Problems and tasks:
1. Set down, word for word, the stretch of the Sonoma County housing excerpt from "But organizations like" through "scenario increasingly difficult.".
2. Which years are named in the Sonoma County housing excerpt? List every one.

First she got into a Santa Rosa drug treatment program, then when she graduated from that Pedro got into Catholic Charities' Family Support Center, a comprehensive homeless shelter for families with children. Catholic Charities transitional housing and, currently, permanent supportive housing have given her the resources and time to get back on her feet and go back to school for vocational training.

"I'm now a welder millwright for (union) Local 101," she said. "More than being proud of myself, I'm grateful to God and Catholic Charities."

But organizations like Catholic Charities rely on the assumption that there's enough affordable rental housing at the end of the tunnel, and the tight rental market is making that scenario increasingly difficult.

"Everything trickles downhill. When there's more demand in the multi-housing rental market, prices go up," said Nick Grotjahn, a spokesman for RealFax, a Novato-based apartment market research firm.

Since 2008, there have been essentially no apartment units built in Sonoma County. Meanwhile, the influx of former homeowners into the rental market began pushing county occupancy rates higher.

According to data from RealFax, the apartment occupancy rate was 91.9 percent, and by 2012, the rate had climbed to 96.8. Any rate above 95 percent is considered "full occupancy," Grotjahn said.

Of the 26 metropolitan statistical areas in California, the Santa Rosa-Petaluma area - essentially Sonoma County - had the state's second highest average occupancy rate in the first quarter of 2013, just behind Redding. Sonoma County had the 9th highest average rent for the first quarter of the year, $1,307, according to RealFacts data.

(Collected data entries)
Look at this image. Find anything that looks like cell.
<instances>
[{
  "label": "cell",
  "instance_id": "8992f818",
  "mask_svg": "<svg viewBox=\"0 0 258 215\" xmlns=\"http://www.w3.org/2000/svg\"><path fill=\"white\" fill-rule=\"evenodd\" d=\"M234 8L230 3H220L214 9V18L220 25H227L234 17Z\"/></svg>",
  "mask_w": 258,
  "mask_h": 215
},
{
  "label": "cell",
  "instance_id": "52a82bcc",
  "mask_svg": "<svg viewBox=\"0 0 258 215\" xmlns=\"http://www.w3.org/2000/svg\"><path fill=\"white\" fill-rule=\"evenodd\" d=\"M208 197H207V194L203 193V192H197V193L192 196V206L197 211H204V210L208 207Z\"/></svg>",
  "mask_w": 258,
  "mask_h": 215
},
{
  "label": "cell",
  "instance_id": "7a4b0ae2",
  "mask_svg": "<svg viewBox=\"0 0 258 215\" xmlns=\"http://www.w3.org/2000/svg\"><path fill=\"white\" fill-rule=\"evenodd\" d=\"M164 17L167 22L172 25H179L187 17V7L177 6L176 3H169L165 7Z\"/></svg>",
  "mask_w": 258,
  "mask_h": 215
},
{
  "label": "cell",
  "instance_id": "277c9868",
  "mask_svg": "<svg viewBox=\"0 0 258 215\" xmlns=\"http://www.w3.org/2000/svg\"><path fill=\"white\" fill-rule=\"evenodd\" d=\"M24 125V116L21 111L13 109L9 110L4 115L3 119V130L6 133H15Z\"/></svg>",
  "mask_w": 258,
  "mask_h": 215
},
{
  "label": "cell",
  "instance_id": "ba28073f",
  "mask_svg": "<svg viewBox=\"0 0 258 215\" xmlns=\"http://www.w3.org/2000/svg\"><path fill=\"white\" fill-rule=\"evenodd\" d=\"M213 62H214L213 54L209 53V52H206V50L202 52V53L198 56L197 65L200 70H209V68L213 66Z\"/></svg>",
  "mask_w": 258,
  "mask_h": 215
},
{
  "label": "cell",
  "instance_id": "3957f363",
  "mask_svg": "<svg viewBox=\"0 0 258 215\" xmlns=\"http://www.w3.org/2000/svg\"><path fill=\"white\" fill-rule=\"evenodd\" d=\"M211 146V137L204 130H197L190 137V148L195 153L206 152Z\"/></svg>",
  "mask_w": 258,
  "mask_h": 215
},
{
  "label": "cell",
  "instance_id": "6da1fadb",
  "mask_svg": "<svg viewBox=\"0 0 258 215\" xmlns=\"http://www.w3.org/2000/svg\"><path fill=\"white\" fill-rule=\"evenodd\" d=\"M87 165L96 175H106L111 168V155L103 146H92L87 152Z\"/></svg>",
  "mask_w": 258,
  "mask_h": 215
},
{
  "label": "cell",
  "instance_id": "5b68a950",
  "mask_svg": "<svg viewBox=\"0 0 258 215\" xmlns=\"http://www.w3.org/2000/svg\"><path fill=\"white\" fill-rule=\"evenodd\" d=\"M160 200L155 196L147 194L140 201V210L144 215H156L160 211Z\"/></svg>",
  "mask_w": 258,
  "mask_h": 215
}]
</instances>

Solutions to the problems:
1.
But organizations like Catholic Charities rely on the assumption that there's enough affordable rental housing at the end of the tunnel, and the tight rental market is making that scenario increasingly difficult.

2. 2008, 2012, 2013